One of the key insights from Francis’ paper is nicely illustrated in his Figure 1, which shows how smaller effect size estimates are inflated by the file drawer problem (non-publication of results that are not statistically significant) and data peeking (stopping data collection if a test is statistically significant, otherwise collecting more data, rinse, repeat):

One of the key insights from Stanley & Spence is nicely illustrated in their Figure 4, which shows histograms of possible replication correlations for four different true correlations and a published correlation of 0.30, based on simulations of the effects of sampling and measurement error:

Finally, a key insight from McShane & Gal is nicely illustrated in their Table 1, which shows how the presence or absence of statistical significance can influence the interpretation of simple numbers:

This one requires a bit more explanation, so: Participants were given a summary of a (fake) cancer study in which people in Group A lived, on average, 8.2 months post-diagnosis and people in Group B lived, on average, 7.5 months. Along with this, a p value was reported, either 0.01 or 0.27. Participants were asked to determine (using much less obvious descriptions) if 8.2 > 7.5 (Option A), if 7.5 > 8.2 (Option B), if 8.2 = 7.5 (Option C), or if the relative magnitudes of 8.2 and 7.5 were impossible to determine (Option D). As you can see in the table above, the reported p value had a very large effect on which option people chose.

Okay, so how do these fit together? And how do they relate to estimation vs testing?

Francis makes a compelling case against using statistical significance as a publication filter. McShane & Gal make a compelling case that dichotomization of evidence via statistical significance leads people to make absurd judgments about summary statistics. Stanley & Spence make a compelling case that it is very easy to fail to appreciate the importance of variation.
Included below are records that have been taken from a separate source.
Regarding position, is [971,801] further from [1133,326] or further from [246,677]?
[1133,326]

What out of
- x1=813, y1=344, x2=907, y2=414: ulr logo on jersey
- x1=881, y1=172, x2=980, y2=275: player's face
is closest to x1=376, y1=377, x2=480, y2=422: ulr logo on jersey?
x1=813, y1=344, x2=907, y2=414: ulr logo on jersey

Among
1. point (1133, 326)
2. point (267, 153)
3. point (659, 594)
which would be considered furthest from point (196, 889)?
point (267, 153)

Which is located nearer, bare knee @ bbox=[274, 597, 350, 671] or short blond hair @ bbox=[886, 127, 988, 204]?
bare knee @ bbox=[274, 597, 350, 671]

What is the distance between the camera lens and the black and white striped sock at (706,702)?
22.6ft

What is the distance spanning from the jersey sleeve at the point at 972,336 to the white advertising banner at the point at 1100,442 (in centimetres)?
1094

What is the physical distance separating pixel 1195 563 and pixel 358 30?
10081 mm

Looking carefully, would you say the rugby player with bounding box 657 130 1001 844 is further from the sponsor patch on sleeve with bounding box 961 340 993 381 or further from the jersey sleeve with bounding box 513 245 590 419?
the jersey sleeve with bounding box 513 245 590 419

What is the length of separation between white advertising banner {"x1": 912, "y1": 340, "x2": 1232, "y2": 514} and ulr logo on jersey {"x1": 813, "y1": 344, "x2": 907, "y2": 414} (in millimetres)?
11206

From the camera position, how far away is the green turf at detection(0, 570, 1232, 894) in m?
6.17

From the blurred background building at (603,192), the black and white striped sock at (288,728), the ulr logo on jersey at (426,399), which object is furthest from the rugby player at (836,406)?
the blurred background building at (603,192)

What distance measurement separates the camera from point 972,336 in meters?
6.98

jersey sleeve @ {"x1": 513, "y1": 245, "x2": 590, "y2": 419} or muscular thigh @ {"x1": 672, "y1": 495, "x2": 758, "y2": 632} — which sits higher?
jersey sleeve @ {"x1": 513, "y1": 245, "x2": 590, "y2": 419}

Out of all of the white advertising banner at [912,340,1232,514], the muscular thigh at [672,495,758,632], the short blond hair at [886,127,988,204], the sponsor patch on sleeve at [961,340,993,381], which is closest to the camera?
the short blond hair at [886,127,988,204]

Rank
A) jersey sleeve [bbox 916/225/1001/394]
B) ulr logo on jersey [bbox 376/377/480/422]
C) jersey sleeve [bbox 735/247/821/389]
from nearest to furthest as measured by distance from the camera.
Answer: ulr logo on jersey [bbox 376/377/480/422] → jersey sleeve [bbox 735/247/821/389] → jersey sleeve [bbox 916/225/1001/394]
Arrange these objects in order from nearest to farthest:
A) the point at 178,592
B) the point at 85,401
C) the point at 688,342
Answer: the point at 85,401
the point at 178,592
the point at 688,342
Stanley & Spence’s larger argument is that researchers should adopt a meta-analytic mind-set, in which studies, and statistics within studies, are viewed as data points in possible meta-analyses. Individual studies provide limited information, and they are never the last word on a topic. In order to ease synthesis of information across studies, statistics should be reported in detail. Focusing too much on statistical significance produces overly optimistic sets of results (e.g., Francis’ inflated effect sizes), absurd blindspots (e.g., McShane & Gal’s survey results), and gives the analyst more certainty than is warranted (as Andrew Gelman has written about many times, e.g., here).

Testing is concerned with statistical significance (or Bayesian analogs). The meta-analytic mind-set is concerned with estimation. And since estimation often subsumes testing (e.g., CIs and null hypothesis tests), a research consumer that really feels the need for a dichotomous conclusion can often glean just that from non-dichotomous reports.